[wp-hackers] GSoC Proposal: Caching in core
Brian at thecodecave.com
Wed Apr 2 18:13:42 GMT 2008
> I believe that's basically how the Zend framework handles caching.
> You give every cached object a unique identifier along with a bunch of
? tags. That way you invalidate entries based on the ID or on any of
> the tags.
You are correct.
To quote the Zend developer zone:
In a real-world application you are likely to have several pieces of
information which are cached for every operation. You will want to be able
to manage these pieces of cached data as a group and not have to worry about
remembering all the ids of your saved data.
To handle this, Zend_Cache has implemented a tagging system. In Zend's
tagging system you can tag each cache entry with multiple tags, and unlike
the IDs, tags do not have to be unique. This means that you will have
multiple cache entries using the same tag, and are able to manage these as a
group. The tags are specified as an optional parameter to the save() method.
As an example:
<?php ... $userdata = array("theme" => "green"); $cache->save($time, 'time',
array('instance')); $cache->save($date, 'date', array('instance'));
$cache->save($userdata, 'user', array('user')); ...
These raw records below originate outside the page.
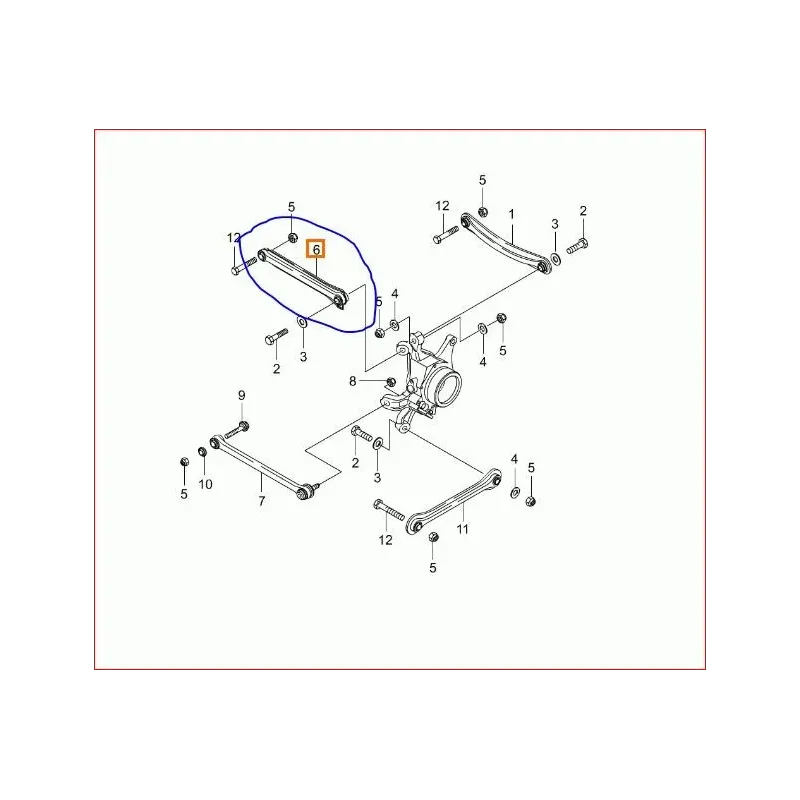 5
12
6
2
3
5
12
1
3
2
5
4
4
5
8
9
5
10
7
2
3
4
5
12
11
5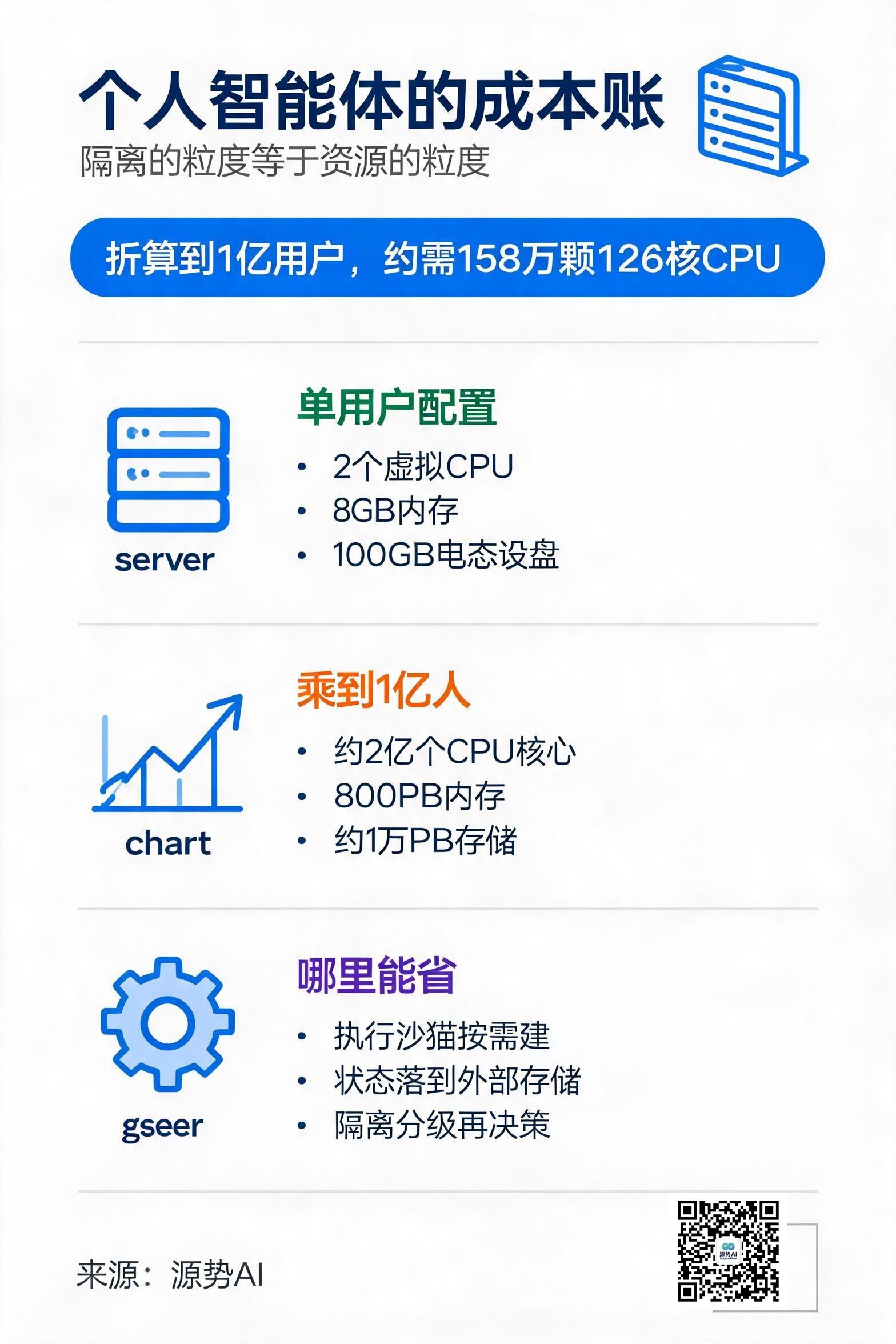 个人智能体的成本账
隔离的粒度等于资源的粒度

折算到1亿用户，约需158万颗126核CPU

server

单用户配置
• 2个虚拟CPU
• 8GB内存
• 100GB电态设盘

chart

乘到1亿人
• 约2亿个CPU核心
• 800PB内存
• 约1万PB存储

gseer

哪里能省
• 执行沙猫按需建
• 状态落到外部存储
• 隔离分级再决策

来源：源势AI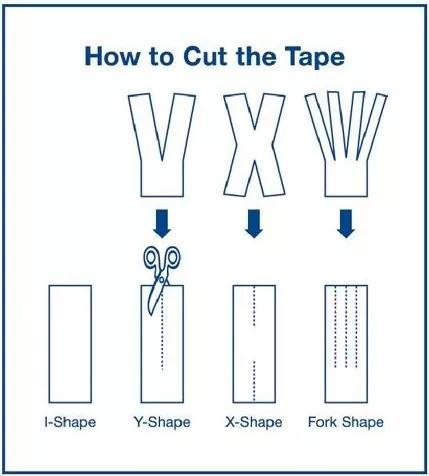 How to Cut the Tape

I-Shape

Y-Shape

X-Shape

Fork Shape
echo $cache->get('user'); ?>
Here we are creating several entries into our cache system, but are using
tags to separate them into logical groups. We have a group for our date/time
information, and then a group that stores the specific user information. We
are going to use the clean() method to force the removal of the instance
data, but will retain the userdata for future use.
You will notice the use of a class constant in the above example. Zend
Framework has set a standard of using class constants (using the 'const'
construct) instead of global constants (using define()) whenever possible,
this keeps the global constant space clean.
Tags are only available in the file-based backend drivers.
The string compares urk me, in all of these tag implementations.